/ 27 January 1995

You get what you pay for

By Reg Rumney

I have been ripped off – not once, but many times. And to my shame I didn’t even know it at the time. I am one of the many people tempted by the cheapness of the TDK tapes on offer from roadside hawkers. It is a brand known for its quality worldwide.

Astonished at the apparent rapacity of the retailers who sell these blank tapes for R10 or more apiece, I have been happy to strike a blow for consumer choice by using informal channels such as flea markets. And it’s testimony to the quality of my tape deck or the deficiency of my hearing that I have not, consciously anyway, noticed the difference between the pirate TDK tapes I have been buying and the real thing.

When I have encountered actual problems, such as a tape that almost jammed my car radio-cassette player, or another that rattled like a snare drum when rewound, I have put it down to a defective batch at the TDK factory in Japan. And that is exactly the kind of reaction that concerns the distributors.

You would think it simple to tell a counterfeit blank tape from a genuine one. Not so. Had Frank & Hirsch TDK product manager Ockert van Niekerk not alerted me I would never have known the difference.

At first I was suspicious that Van Niekerk’s warning might be a scare story put out by the distributor to squash sales of tapes brought in by other channels. And I must emphasise I do have in my possession perfectly acceptable, genuine blank TDK tapes bought cheaply from flea markets and the like. The problem is the existence of counterfeit tapes tends to put a damper on bargain- hunting.
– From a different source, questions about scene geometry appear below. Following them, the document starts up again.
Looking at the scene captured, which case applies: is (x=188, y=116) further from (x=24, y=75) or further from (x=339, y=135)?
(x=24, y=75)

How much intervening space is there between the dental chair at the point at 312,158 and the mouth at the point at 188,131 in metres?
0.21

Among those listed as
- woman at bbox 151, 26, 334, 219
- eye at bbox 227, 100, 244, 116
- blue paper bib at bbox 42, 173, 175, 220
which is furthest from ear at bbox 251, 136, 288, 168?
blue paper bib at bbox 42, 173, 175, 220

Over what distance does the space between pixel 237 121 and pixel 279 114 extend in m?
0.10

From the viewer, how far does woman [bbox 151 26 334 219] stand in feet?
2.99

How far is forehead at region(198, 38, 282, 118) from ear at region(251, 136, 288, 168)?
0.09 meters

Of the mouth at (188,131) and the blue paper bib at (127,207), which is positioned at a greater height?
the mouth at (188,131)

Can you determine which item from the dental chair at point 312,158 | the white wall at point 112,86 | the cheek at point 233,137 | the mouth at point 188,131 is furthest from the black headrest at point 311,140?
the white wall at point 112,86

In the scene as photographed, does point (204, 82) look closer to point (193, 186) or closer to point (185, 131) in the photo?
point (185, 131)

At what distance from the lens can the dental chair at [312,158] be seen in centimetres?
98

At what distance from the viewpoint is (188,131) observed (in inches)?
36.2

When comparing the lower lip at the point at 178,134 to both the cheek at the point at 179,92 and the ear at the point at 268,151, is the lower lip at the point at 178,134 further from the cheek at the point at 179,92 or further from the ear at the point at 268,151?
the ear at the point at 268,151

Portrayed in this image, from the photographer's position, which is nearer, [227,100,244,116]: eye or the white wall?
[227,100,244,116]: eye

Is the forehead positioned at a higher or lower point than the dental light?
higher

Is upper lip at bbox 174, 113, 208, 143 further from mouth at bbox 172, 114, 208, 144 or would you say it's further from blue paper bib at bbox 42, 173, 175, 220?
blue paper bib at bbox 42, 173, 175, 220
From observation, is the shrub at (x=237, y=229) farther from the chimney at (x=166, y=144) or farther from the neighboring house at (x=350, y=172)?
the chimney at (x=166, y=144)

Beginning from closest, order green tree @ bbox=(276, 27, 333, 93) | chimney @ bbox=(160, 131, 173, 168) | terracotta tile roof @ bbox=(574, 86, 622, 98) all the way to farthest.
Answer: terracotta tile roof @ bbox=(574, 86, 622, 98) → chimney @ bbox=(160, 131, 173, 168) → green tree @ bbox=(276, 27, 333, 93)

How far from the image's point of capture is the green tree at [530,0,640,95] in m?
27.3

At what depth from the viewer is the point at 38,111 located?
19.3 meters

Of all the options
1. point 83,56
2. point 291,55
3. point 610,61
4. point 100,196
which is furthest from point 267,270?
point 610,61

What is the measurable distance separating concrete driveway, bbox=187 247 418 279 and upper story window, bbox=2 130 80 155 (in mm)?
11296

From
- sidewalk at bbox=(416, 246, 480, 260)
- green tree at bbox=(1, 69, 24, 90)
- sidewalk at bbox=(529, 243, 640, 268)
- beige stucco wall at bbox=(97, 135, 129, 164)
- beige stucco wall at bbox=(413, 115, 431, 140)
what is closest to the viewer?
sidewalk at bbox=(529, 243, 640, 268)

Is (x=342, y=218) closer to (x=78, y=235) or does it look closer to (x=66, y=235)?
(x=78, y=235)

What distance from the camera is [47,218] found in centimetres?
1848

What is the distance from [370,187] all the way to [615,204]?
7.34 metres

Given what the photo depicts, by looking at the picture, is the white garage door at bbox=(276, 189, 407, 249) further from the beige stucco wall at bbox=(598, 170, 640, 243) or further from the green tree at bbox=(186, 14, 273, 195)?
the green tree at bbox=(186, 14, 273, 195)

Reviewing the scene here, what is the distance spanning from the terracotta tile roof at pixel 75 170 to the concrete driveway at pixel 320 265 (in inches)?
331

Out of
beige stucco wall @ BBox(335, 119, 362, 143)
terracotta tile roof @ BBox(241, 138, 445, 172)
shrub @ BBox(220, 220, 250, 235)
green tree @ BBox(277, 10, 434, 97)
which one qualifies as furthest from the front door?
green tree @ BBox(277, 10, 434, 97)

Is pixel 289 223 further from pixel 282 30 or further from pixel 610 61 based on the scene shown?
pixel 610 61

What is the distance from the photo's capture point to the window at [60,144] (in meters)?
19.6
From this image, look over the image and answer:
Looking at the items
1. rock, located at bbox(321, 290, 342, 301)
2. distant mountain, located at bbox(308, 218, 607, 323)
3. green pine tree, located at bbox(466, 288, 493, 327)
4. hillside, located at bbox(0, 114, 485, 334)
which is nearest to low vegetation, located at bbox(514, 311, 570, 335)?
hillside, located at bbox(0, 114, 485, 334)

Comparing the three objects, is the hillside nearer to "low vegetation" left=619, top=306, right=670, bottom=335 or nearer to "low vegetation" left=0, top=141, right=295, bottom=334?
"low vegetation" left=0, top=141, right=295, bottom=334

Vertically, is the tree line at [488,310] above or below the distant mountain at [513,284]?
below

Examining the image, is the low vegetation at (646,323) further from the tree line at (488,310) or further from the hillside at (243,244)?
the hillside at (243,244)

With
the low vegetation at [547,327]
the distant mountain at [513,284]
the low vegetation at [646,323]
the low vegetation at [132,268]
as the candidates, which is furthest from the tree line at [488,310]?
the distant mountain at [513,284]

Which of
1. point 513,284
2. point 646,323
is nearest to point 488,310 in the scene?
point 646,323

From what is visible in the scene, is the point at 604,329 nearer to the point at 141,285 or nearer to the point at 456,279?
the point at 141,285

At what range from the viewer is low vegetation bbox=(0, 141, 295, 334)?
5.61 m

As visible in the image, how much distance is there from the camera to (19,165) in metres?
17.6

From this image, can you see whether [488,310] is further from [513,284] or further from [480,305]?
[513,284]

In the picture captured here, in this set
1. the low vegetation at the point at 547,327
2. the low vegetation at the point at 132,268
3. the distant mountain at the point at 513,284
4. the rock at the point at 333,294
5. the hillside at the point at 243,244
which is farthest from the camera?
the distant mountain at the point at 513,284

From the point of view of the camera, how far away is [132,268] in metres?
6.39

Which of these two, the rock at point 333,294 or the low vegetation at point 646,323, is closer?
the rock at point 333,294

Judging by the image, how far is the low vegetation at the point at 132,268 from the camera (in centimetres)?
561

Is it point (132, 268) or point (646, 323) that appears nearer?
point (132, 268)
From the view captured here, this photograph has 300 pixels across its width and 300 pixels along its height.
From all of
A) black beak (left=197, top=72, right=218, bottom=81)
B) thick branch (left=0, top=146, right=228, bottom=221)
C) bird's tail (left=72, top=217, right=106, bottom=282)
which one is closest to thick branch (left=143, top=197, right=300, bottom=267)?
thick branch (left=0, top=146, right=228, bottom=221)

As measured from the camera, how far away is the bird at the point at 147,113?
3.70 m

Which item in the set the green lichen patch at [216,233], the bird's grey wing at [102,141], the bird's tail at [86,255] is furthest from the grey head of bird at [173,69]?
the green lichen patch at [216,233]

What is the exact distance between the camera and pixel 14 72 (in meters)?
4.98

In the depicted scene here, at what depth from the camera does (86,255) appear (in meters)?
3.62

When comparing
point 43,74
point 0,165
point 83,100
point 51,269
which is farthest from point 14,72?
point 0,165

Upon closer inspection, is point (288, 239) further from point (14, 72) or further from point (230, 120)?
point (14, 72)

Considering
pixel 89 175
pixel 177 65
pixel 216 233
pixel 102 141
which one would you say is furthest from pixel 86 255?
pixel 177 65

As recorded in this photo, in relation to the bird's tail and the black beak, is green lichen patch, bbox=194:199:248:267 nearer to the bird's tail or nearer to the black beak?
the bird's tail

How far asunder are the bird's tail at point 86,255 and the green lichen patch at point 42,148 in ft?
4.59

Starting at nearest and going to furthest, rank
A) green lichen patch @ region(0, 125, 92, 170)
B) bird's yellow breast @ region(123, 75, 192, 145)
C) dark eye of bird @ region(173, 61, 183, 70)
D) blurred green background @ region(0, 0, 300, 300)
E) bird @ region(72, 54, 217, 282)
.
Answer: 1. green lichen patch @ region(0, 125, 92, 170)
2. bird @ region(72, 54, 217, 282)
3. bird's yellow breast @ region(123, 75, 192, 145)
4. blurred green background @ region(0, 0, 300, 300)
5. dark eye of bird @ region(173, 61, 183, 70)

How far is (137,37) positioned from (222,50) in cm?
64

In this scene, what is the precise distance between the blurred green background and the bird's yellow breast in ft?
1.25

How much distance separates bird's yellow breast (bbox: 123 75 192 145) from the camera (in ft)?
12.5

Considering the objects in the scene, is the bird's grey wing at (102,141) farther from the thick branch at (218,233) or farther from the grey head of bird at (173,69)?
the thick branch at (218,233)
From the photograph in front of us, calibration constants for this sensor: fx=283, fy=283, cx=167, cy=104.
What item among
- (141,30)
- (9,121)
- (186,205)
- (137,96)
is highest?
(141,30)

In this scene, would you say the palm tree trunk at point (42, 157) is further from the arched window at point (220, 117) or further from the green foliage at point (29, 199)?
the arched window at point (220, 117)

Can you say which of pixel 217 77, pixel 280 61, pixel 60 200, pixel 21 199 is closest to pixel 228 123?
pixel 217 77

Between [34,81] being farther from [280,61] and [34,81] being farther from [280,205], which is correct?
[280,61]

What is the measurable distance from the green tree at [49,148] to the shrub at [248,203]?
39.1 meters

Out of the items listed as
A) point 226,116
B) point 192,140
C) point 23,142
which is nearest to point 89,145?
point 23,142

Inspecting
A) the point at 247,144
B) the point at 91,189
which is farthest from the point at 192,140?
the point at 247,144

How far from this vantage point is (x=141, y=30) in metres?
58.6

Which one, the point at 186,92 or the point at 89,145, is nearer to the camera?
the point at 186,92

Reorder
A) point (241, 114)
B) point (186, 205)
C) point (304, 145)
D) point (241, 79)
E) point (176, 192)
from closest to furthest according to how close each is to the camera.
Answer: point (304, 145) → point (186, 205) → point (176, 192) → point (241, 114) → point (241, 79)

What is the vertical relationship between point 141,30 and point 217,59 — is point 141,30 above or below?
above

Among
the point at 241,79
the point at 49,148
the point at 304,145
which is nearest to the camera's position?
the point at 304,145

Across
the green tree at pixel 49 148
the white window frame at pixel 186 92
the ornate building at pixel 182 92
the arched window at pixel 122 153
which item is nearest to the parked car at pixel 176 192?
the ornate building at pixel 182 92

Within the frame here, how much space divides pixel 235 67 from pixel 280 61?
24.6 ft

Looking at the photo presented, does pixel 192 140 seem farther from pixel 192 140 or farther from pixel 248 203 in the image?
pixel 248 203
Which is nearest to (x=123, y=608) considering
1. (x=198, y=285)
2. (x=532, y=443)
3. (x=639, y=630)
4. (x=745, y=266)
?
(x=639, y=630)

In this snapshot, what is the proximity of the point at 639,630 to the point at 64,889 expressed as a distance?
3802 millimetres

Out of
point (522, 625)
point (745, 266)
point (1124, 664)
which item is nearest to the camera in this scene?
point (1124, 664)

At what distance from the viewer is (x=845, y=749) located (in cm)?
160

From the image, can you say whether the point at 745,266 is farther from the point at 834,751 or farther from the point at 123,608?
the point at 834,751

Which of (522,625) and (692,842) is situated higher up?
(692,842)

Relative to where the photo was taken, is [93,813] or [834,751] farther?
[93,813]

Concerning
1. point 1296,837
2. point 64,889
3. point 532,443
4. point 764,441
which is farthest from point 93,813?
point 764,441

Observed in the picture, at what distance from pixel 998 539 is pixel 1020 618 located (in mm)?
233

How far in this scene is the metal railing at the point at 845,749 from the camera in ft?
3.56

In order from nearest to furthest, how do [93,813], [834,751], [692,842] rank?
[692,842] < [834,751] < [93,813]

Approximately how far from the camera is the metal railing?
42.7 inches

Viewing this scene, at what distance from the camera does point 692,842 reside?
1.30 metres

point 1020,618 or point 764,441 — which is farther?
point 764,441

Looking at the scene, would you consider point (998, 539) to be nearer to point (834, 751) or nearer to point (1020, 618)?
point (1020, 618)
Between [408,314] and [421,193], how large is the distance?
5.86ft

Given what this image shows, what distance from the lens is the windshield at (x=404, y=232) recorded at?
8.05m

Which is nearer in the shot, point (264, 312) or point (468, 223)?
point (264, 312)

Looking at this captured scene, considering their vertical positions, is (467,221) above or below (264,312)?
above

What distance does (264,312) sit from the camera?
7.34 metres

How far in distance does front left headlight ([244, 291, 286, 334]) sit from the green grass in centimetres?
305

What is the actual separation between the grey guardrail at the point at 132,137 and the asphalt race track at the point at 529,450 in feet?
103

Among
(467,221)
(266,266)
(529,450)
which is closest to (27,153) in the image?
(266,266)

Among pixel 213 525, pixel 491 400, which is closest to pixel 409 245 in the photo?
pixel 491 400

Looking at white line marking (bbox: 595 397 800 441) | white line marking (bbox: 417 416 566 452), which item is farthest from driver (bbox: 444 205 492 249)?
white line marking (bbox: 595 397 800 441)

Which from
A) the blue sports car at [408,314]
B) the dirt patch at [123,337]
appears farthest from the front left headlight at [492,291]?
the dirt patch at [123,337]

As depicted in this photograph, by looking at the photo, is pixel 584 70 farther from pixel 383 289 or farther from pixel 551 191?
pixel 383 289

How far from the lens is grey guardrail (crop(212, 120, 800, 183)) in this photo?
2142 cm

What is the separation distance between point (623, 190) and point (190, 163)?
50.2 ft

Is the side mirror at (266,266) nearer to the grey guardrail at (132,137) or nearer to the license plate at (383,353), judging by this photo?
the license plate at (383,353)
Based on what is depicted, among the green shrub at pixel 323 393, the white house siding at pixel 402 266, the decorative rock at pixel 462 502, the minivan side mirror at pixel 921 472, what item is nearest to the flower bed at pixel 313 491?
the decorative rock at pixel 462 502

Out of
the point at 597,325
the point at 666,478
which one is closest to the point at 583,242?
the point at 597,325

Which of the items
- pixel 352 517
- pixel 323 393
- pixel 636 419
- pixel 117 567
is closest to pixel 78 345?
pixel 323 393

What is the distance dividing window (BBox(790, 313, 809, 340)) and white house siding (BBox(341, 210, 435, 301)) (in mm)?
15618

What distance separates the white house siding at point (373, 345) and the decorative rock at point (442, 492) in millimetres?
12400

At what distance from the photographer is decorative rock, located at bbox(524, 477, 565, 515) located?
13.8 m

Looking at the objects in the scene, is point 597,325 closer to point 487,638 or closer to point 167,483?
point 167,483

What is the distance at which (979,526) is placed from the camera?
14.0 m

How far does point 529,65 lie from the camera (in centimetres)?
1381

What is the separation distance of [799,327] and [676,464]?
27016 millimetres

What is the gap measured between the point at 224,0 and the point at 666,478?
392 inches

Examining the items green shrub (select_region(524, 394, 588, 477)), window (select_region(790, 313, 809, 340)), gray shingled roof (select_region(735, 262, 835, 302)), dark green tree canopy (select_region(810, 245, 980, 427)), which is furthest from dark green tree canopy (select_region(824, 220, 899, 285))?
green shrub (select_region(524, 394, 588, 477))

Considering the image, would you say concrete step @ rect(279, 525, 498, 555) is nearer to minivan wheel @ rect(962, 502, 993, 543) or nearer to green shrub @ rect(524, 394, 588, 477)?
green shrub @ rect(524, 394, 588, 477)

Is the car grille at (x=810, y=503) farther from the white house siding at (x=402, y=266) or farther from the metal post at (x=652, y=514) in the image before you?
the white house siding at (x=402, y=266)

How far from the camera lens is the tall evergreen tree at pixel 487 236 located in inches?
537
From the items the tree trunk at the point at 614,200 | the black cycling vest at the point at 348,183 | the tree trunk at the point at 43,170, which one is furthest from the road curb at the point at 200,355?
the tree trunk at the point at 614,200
How do you tell a tape is counterfeit?

Van Niekerk stresses that the first indication a tape is counterfeit is too low a price. ”Any TDK D60 you buy for around R5 or less is bound to be counterfeit.” The outside packaging of counterfeit tapes ranges from the convincing, he says, to such poor quality that it is surprising people are fooled. But it is only on examining the actual cassette that one can be sure.

Poor quality in some of the components is visible, such as the use of flimsy metal — or even cardboard instead of metal, says Van Niekerk — for the strip onto which is fixed the felt pad that presses the tape against the tape recorder’s recording and playback head.

Crucially, he says, the quality of the tape itself, the medium of sound reproduction, does not match TDK’s high quality. This is the rub. The target market of the informal sector is not as sophisticated as audiophiles are, and ordinary people are likely to be satisfied with some sort of reproduction, Van Niekerk says.

To test Frank & Hirsch’s claims about pirate tapes, I bought a TDK J90 tape for R7,50 and what purported to be a TDK D60 for R4,50 from a hawker. At the same time, I bought a TDK D60 from the CNA for R9,95. The cheap D60 is obviously fake. The J90 is obviously genuine. The J90 should not cost much more than the D60, which is a more expensive range. The J90 differs from D60 in being cheaper in construction, and is clearly an attempt by TDK to provide a more affordable alternative to its other ranges. Unlike both D60 tape cassettes, the two halves of the J90 cassette shell, which contains the spool of tape and take-up reel, are joined together not by screws but simply fastened together at several points where the screws should be. This makes it virtually impossible to fix a tape break. But the J90 is genuine.

The cheap D60 is an excellent copy, only given away by fine details which are often not obvious unless a comparison is made with a genuine TDK tape.